(Spatial reasoning dataset excerpts)

· · ·

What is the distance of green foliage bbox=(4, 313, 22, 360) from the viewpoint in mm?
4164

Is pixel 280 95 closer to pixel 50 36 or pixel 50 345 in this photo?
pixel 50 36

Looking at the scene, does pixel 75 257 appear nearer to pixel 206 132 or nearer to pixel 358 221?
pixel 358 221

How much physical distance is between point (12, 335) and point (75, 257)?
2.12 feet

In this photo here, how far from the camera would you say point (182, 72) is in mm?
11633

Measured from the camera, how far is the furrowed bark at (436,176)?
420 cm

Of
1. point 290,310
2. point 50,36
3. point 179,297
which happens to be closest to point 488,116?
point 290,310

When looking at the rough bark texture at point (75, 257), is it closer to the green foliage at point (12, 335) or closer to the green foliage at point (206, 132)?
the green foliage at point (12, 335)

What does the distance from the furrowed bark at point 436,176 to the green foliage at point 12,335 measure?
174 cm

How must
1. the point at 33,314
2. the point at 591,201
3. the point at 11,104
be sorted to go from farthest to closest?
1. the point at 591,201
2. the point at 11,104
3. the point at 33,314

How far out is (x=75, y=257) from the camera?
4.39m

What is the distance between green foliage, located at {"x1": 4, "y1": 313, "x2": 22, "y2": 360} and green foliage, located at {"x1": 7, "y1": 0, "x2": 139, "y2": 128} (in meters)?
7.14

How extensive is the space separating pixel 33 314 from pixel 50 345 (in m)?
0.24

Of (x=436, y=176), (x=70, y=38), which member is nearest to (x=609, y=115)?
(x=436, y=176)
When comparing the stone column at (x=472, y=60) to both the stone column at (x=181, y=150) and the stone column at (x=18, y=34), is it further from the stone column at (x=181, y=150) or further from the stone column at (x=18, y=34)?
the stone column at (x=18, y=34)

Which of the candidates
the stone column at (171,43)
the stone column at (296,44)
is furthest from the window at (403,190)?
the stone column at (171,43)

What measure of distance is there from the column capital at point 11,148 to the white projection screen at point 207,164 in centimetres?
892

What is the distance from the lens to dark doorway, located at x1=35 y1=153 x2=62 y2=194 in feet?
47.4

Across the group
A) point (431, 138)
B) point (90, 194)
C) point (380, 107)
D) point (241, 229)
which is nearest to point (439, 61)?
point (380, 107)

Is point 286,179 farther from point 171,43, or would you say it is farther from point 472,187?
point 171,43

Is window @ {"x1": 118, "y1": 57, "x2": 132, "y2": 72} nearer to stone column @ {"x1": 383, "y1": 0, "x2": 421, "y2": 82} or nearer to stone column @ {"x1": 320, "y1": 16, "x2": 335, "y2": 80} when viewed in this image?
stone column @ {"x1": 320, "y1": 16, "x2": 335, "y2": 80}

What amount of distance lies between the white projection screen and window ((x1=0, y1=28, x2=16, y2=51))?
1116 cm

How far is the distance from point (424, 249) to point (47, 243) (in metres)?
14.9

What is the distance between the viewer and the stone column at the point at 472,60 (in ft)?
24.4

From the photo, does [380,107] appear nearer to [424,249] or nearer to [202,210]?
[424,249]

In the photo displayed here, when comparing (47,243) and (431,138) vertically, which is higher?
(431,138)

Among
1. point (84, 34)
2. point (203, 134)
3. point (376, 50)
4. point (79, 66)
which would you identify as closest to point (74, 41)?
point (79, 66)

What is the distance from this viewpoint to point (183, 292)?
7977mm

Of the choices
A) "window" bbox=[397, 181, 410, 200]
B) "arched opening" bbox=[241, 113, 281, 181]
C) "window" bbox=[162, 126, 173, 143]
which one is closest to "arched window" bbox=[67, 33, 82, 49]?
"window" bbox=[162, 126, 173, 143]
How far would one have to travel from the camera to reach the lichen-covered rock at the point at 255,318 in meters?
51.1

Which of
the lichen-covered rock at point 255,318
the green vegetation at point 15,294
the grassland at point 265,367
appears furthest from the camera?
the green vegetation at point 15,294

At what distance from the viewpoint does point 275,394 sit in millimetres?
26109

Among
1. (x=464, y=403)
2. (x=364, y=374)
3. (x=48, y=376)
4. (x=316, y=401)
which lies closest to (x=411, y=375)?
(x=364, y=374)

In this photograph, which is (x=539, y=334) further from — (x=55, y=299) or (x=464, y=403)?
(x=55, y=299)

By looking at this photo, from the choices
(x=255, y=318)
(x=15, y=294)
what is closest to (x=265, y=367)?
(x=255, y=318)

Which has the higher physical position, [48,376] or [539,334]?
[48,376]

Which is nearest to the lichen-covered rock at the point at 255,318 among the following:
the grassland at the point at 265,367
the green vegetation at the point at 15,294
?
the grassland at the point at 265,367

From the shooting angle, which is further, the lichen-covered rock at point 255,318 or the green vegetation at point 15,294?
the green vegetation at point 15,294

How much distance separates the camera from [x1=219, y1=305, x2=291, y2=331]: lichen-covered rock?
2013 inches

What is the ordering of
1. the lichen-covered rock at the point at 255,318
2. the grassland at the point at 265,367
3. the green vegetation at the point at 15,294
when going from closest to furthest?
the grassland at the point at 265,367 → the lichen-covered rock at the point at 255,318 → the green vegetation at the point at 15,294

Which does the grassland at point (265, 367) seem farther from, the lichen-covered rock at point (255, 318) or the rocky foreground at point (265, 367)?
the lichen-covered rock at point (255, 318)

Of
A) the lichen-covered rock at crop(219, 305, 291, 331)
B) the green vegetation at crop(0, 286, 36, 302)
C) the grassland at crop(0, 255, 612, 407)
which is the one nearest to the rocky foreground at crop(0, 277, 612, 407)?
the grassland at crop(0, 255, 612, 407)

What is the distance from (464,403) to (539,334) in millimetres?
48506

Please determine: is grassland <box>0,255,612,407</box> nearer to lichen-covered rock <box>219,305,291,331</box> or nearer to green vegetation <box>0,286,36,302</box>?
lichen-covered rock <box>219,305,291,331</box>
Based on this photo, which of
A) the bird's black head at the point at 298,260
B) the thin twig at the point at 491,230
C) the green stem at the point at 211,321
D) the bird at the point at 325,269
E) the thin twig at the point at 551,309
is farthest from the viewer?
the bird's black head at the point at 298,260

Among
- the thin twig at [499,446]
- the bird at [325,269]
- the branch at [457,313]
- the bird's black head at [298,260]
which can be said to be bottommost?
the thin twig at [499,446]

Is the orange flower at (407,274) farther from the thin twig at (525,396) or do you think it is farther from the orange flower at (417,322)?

· · ·

* Aim of the exercise
Your task is to reproduce all of the records exactly.

* Answer to this task
What is the distance of green foliage bbox=(4, 313, 22, 360) from the viewpoint in mm?
4164

Is pixel 280 95 closer to pixel 50 36 or pixel 50 345 in this photo?
pixel 50 36

Looking at the scene, does pixel 75 257 appear nearer to pixel 206 132 or nearer to pixel 358 221?
pixel 358 221

How much physical distance is between point (12, 335) and point (75, 257)?
2.12 feet

In this photo here, how far from the camera would you say point (182, 72) is in mm?
11633

Measured from the camera, how far is the furrowed bark at (436,176)?
420 cm

Of
1. point 290,310
2. point 50,36
3. point 179,297
which happens to be closest to point 488,116?
point 290,310

When looking at the rough bark texture at point (75, 257), is it closer to the green foliage at point (12, 335) or closer to the green foliage at point (206, 132)?
the green foliage at point (12, 335)

What does the distance from the furrowed bark at point 436,176 to the green foliage at point 12,335 measure?
174 cm

How must
1. the point at 33,314
2. the point at 591,201
3. the point at 11,104
be sorted to go from farthest to closest?
1. the point at 591,201
2. the point at 11,104
3. the point at 33,314

How far out is (x=75, y=257) from the camera?
4.39m

What is the distance between green foliage, located at {"x1": 4, "y1": 313, "x2": 22, "y2": 360} and green foliage, located at {"x1": 7, "y1": 0, "x2": 139, "y2": 128} (in meters)?
7.14

How extensive is the space separating pixel 33 314 from pixel 50 345 (in m)?
0.24

Of (x=436, y=176), (x=70, y=38), which member is nearest to (x=609, y=115)?
(x=436, y=176)
When comparing the stone column at (x=472, y=60) to both the stone column at (x=181, y=150) and the stone column at (x=18, y=34), is it further from the stone column at (x=181, y=150) or further from the stone column at (x=18, y=34)?
the stone column at (x=18, y=34)

Which of the candidates
the stone column at (171,43)
the stone column at (296,44)
is furthest from the window at (403,190)?
the stone column at (171,43)

What measure of distance is there from the column capital at point 11,148 to the white projection screen at point 207,164 in centimetres?
892

What is the distance from the lens to dark doorway, located at x1=35 y1=153 x2=62 y2=194 in feet?
47.4

Across the group
A) point (431, 138)
B) point (90, 194)
C) point (380, 107)
D) point (241, 229)
which is nearest to point (439, 61)?
point (380, 107)

Is point 286,179 farther from point 171,43, or would you say it is farther from point 472,187?
point 171,43

Is window @ {"x1": 118, "y1": 57, "x2": 132, "y2": 72} nearer to stone column @ {"x1": 383, "y1": 0, "x2": 421, "y2": 82} or nearer to stone column @ {"x1": 320, "y1": 16, "x2": 335, "y2": 80} when viewed in this image?
stone column @ {"x1": 320, "y1": 16, "x2": 335, "y2": 80}

What amount of distance lies between the white projection screen and window ((x1=0, y1=28, x2=16, y2=51))?
1116 cm

How far is the distance from point (424, 249) to point (47, 243) (in metres)?
14.9

What is the distance between the viewer and the stone column at the point at 472,60 (in ft)?
24.4

From the photo, does [380,107] appear nearer to [424,249] or nearer to [202,210]?
[424,249]

In the photo displayed here, when comparing (47,243) and (431,138) vertically, which is higher?
(431,138)

Among
1. point (84, 34)
2. point (203, 134)
3. point (376, 50)
4. point (79, 66)
which would you identify as closest to point (74, 41)?
point (79, 66)

What is the distance from this viewpoint to point (183, 292)?
7977mm

Of the choices
A) "window" bbox=[397, 181, 410, 200]
B) "arched opening" bbox=[241, 113, 281, 181]
C) "window" bbox=[162, 126, 173, 143]
which one is closest to "arched window" bbox=[67, 33, 82, 49]?
"window" bbox=[162, 126, 173, 143]
How far would one have to travel from the camera to reach the lichen-covered rock at the point at 255,318 in meters?
51.1

Which of
the lichen-covered rock at point 255,318
the green vegetation at point 15,294
the grassland at point 265,367
appears furthest from the camera?
the green vegetation at point 15,294

At what distance from the viewpoint does point 275,394 sit in millimetres?
26109

Among
1. (x=464, y=403)
2. (x=364, y=374)
3. (x=48, y=376)
4. (x=316, y=401)
which lies closest to (x=411, y=375)?
(x=364, y=374)

In this photograph, which is (x=539, y=334) further from — (x=55, y=299) or (x=464, y=403)?
(x=55, y=299)

By looking at this photo, from the choices
(x=255, y=318)
(x=15, y=294)
what is closest to (x=265, y=367)?
(x=255, y=318)

Which has the higher physical position, [48,376] or [539,334]?
[48,376]

Which is nearest to the lichen-covered rock at the point at 255,318 among the following:
the grassland at the point at 265,367
the green vegetation at the point at 15,294
?
the grassland at the point at 265,367

From the shooting angle, which is further, the lichen-covered rock at point 255,318 or the green vegetation at point 15,294?
the green vegetation at point 15,294

How much distance separates the camera from [x1=219, y1=305, x2=291, y2=331]: lichen-covered rock?
2013 inches

What is the ordering of
1. the lichen-covered rock at the point at 255,318
2. the grassland at the point at 265,367
3. the green vegetation at the point at 15,294
when going from closest to furthest?
the grassland at the point at 265,367 → the lichen-covered rock at the point at 255,318 → the green vegetation at the point at 15,294

Which does the grassland at point (265, 367) seem farther from, the lichen-covered rock at point (255, 318) or the rocky foreground at point (265, 367)?
the lichen-covered rock at point (255, 318)

Of
A) the lichen-covered rock at crop(219, 305, 291, 331)
B) the green vegetation at crop(0, 286, 36, 302)
C) the grassland at crop(0, 255, 612, 407)
which is the one nearest to the rocky foreground at crop(0, 277, 612, 407)?
the grassland at crop(0, 255, 612, 407)

What is the distance from (464,403) to (539,334) in millimetres?
48506

Please determine: is grassland <box>0,255,612,407</box> nearer to lichen-covered rock <box>219,305,291,331</box> or nearer to green vegetation <box>0,286,36,302</box>?
lichen-covered rock <box>219,305,291,331</box>
Based on this photo, which of
A) the bird's black head at the point at 298,260
B) the thin twig at the point at 491,230
C) the green stem at the point at 211,321
D) the bird at the point at 325,269
E) the thin twig at the point at 551,309
is farthest from the viewer?
the bird's black head at the point at 298,260

Among
- the thin twig at [499,446]
- the bird at [325,269]
- the branch at [457,313]
- the bird's black head at [298,260]
which can be said to be bottommost?
the thin twig at [499,446]

Is the orange flower at (407,274) farther from the thin twig at (525,396) or do you think it is farther from the orange flower at (417,322)?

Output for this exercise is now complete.